(Registros extraídos de una colección)
***

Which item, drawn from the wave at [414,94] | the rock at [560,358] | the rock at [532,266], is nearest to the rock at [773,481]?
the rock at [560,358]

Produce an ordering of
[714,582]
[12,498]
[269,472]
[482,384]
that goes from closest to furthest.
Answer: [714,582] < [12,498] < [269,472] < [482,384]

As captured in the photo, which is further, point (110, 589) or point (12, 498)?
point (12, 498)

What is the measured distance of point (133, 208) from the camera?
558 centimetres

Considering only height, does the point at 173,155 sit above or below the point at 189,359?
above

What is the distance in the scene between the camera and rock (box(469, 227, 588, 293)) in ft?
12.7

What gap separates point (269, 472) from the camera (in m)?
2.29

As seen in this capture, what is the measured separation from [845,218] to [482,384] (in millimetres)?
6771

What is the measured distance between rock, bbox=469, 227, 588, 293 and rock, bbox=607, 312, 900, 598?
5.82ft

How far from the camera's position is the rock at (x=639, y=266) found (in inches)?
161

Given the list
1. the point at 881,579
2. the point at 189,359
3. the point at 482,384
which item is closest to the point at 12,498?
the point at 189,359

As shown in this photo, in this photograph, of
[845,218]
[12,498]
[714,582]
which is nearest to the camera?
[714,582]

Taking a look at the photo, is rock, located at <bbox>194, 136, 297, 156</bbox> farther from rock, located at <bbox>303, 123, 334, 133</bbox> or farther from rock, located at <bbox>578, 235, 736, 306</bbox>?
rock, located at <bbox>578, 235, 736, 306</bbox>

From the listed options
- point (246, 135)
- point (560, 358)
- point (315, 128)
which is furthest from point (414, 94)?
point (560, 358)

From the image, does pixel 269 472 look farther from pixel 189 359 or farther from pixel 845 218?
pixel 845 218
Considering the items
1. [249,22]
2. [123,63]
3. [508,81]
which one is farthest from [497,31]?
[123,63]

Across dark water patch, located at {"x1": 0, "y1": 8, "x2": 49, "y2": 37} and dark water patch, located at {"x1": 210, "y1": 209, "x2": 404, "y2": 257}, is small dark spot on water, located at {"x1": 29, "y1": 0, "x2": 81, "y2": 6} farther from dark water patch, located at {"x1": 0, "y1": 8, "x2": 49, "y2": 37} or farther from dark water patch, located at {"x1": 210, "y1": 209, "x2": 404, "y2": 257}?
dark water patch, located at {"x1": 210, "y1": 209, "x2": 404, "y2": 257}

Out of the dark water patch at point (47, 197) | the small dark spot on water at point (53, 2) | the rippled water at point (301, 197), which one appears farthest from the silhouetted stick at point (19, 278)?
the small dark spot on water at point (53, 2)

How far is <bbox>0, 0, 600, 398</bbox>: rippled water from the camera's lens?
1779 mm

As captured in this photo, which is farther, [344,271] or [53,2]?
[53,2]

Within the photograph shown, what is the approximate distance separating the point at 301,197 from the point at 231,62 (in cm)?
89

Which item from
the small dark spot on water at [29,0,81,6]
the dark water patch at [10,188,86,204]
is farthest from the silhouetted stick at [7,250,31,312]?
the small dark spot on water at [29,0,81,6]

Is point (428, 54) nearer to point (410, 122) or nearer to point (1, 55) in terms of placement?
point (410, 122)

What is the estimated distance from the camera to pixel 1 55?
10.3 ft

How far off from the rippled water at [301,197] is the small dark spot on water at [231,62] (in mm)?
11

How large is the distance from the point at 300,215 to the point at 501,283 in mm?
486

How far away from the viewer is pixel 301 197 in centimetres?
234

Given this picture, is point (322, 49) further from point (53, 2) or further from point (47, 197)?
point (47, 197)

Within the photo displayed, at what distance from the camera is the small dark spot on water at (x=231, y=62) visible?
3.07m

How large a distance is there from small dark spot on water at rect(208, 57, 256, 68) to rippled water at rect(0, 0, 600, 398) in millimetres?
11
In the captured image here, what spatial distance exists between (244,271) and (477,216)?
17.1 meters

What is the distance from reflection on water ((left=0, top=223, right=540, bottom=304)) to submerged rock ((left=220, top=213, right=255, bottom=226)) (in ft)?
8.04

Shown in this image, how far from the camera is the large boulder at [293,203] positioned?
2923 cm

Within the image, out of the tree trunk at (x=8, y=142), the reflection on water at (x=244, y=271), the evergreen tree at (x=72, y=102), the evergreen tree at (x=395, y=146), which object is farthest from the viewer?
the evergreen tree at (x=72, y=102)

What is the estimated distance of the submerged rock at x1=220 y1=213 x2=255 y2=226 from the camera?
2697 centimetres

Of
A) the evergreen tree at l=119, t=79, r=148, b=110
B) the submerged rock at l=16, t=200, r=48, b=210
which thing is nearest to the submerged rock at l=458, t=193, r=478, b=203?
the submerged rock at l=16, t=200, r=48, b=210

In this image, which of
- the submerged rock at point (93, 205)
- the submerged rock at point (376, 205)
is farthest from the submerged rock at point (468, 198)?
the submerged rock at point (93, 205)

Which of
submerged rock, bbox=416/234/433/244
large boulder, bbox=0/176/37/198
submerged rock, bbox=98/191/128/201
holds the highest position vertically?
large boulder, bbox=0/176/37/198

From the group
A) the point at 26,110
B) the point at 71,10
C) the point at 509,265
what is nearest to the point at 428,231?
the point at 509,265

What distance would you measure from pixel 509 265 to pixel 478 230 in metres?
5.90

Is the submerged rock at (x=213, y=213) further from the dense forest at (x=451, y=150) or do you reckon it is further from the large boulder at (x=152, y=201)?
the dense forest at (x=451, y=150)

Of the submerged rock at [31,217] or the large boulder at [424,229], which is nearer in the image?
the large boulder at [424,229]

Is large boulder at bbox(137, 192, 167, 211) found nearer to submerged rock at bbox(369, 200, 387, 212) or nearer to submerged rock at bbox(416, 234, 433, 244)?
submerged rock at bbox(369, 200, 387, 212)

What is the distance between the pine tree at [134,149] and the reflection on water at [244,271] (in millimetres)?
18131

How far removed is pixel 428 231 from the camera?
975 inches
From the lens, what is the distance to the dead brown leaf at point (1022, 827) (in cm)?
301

***

■ **El problema**: Transcribe sin ningún cambio los datos desde el comienzo hasta la línea que contiene "Answer: [714,582] <", incluida esta.

■ **Ejercicio resuelto**:
Which item, drawn from the wave at [414,94] | the rock at [560,358] | the rock at [532,266], is nearest to the rock at [773,481]?
the rock at [560,358]

Produce an ordering of
[714,582]
[12,498]
[269,472]
[482,384]
that goes from closest to furthest.
Answer: [714,582] < [12,498] < [269,472] < [482,384]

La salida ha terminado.